Non solo cibo prelibato e pregiato, ma anche toccasana per l’ambiente. Mangiare le ostriche, infatti, fa bene anche all’ambiente. A confermare questa curiosa tendenza è l’Università di Ferrara che a Goro, centro mondiale per la produzione di ostriche, ha rilevato la loro capacità di catturare con il guscio la CO2, ossia l’anidride carbonica. Il guscio rappresenta la maggior parte del peso di un’ostrica, circa il 60-70%, contribuendo così a eliminare circa il 50% di sostanze tossiche nel loro ciclo di vita.

Nel 2020 sono state prodotte circa 6 milioni di tonnellate di ostriche, eliminando così 1,7 milioni di tonnellate di anidride carbonica. Un margine che in Italia è in crescita, come ha dichiarato all’ANSA il presidente di Fedagripesca-Confcooperative, Paolo Tiozzo: “Abbiamo molte varietà molto apprezzate anche all’estero, dall’Ostrica rosa di Scardovari alla verde del Golfo dei Poeti, alla bianca del Gargano, alla nera di Goro. Certo non possiamo competere con i volumi di altri Paesi ma la qualità è ottima; una filiera che, se ben sviluppata, potrebbe arrivare a superare il mezzo miliardo di euro”.

Occorre però consumarle e produrle consapevolmente, per cui il team di ricerca dell’Università di Ferrara, coordinato dalla professoressa Elena Tamburini, sta lavorando a un manuale tecnico di ostricultura, utile a rilanciare un piano strategico per il settore. Il progetto prevede la cooperazione di sei regioni, tra le più attive nella produzione di ostriche, ossia Veneto, Emilia-Romagna, Marche, Puglia, Sardegna e Liguria. Si lavorerà alla sostenibilità delle produzioni, con focus sugli aspetti igienico-sanitari.

Ma c’è di più.
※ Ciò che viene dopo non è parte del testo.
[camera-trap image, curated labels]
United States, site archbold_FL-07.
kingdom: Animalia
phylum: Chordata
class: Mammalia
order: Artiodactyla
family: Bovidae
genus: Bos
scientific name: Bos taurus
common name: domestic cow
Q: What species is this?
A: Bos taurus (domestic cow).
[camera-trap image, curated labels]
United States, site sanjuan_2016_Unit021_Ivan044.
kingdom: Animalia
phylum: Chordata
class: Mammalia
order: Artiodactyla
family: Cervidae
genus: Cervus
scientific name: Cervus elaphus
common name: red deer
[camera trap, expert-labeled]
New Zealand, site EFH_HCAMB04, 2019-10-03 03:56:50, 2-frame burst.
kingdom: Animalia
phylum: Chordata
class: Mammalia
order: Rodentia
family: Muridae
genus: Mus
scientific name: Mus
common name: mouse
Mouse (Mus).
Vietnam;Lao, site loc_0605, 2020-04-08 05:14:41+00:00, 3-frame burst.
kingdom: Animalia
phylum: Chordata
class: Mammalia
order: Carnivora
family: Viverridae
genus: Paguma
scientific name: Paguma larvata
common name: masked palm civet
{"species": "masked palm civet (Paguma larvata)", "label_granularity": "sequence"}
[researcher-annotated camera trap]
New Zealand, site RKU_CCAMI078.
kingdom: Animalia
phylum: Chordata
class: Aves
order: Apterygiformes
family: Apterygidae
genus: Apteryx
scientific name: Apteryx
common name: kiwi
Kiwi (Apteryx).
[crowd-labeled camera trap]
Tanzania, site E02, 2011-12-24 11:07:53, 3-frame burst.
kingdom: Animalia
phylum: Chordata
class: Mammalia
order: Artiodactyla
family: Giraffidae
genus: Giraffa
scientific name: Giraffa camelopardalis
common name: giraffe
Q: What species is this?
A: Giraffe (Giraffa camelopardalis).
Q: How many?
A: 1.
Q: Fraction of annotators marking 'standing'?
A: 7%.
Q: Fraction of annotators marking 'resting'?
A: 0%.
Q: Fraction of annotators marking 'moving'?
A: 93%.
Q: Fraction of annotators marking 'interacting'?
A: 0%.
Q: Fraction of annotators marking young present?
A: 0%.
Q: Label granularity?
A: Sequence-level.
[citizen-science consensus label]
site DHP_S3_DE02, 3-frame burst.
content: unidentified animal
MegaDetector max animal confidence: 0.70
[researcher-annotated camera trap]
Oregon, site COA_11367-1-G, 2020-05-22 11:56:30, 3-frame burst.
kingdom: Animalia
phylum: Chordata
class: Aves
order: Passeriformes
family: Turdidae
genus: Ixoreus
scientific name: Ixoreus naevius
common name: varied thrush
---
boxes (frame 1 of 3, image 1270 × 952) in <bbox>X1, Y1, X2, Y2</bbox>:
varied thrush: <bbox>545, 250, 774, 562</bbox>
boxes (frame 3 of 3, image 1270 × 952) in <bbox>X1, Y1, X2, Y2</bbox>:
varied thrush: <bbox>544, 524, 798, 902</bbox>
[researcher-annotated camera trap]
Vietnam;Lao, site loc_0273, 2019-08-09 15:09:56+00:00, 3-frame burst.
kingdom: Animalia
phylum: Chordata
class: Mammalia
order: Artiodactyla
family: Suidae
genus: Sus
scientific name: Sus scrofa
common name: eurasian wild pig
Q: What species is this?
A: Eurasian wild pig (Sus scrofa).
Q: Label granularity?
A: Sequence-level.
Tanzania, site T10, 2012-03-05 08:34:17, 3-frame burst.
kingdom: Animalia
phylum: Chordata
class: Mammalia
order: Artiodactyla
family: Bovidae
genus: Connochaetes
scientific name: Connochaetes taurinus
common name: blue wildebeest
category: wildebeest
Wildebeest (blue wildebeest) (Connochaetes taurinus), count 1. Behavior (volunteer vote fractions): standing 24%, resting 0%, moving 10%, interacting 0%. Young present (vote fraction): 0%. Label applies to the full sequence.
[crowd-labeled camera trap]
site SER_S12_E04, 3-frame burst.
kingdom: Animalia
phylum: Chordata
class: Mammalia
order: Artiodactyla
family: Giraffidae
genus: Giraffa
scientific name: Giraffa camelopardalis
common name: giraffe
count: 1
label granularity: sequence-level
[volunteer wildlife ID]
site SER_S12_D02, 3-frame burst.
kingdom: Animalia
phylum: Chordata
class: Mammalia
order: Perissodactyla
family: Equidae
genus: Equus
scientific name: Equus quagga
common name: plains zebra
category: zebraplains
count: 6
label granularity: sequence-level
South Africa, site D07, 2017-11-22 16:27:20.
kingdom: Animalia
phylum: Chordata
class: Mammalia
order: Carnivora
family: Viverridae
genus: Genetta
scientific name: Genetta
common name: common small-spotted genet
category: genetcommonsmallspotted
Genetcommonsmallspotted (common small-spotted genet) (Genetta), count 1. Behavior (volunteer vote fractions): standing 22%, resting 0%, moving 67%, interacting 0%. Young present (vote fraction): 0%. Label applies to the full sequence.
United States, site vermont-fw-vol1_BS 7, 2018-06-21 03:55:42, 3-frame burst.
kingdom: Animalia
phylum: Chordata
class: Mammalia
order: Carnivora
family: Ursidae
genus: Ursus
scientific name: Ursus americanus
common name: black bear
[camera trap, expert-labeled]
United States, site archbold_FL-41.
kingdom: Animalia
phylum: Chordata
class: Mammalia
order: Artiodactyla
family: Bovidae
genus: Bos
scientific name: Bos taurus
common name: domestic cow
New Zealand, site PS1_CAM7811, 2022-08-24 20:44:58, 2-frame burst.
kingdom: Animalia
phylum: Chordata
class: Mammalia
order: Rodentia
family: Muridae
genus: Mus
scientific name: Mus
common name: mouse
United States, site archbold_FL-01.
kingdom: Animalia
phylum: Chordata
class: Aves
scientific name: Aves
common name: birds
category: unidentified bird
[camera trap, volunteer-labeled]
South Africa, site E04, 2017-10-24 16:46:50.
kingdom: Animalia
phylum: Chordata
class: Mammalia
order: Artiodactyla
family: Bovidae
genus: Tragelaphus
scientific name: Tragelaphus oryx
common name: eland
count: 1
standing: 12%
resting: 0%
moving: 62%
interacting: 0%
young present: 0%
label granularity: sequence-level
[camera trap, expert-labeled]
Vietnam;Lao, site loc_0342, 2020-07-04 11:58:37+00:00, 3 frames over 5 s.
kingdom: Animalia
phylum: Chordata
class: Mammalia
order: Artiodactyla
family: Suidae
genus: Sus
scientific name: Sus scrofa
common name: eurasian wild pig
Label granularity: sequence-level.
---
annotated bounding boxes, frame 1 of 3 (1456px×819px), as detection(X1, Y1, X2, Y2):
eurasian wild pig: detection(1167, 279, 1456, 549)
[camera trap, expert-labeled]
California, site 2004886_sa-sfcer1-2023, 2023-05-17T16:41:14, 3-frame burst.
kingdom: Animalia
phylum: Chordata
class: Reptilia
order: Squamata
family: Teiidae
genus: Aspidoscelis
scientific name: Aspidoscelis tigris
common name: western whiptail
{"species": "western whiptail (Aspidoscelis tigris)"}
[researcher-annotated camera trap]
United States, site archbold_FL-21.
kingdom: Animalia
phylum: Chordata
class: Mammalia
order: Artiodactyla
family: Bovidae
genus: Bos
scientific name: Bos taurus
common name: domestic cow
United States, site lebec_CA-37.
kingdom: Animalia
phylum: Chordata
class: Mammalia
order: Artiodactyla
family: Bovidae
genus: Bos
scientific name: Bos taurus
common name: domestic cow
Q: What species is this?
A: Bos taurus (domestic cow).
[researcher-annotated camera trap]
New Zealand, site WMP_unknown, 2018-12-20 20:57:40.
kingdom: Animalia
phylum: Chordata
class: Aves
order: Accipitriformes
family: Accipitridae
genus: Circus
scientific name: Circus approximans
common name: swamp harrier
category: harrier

Ostriche, così come vongole e cozze, possono rappresentare una fonte di nutrimento e proteine per il pianeta, molto più sostenibile di insetti e altre sostanze sintetiche prodotte in laboratorio. Insomma, una pietanza prelibata che, dalle grandi occasioni e cene romantiche, si trasforma in grande occasione per l’ambiente e la sostenibilità. E va ammesso che così c’è anche più gusto.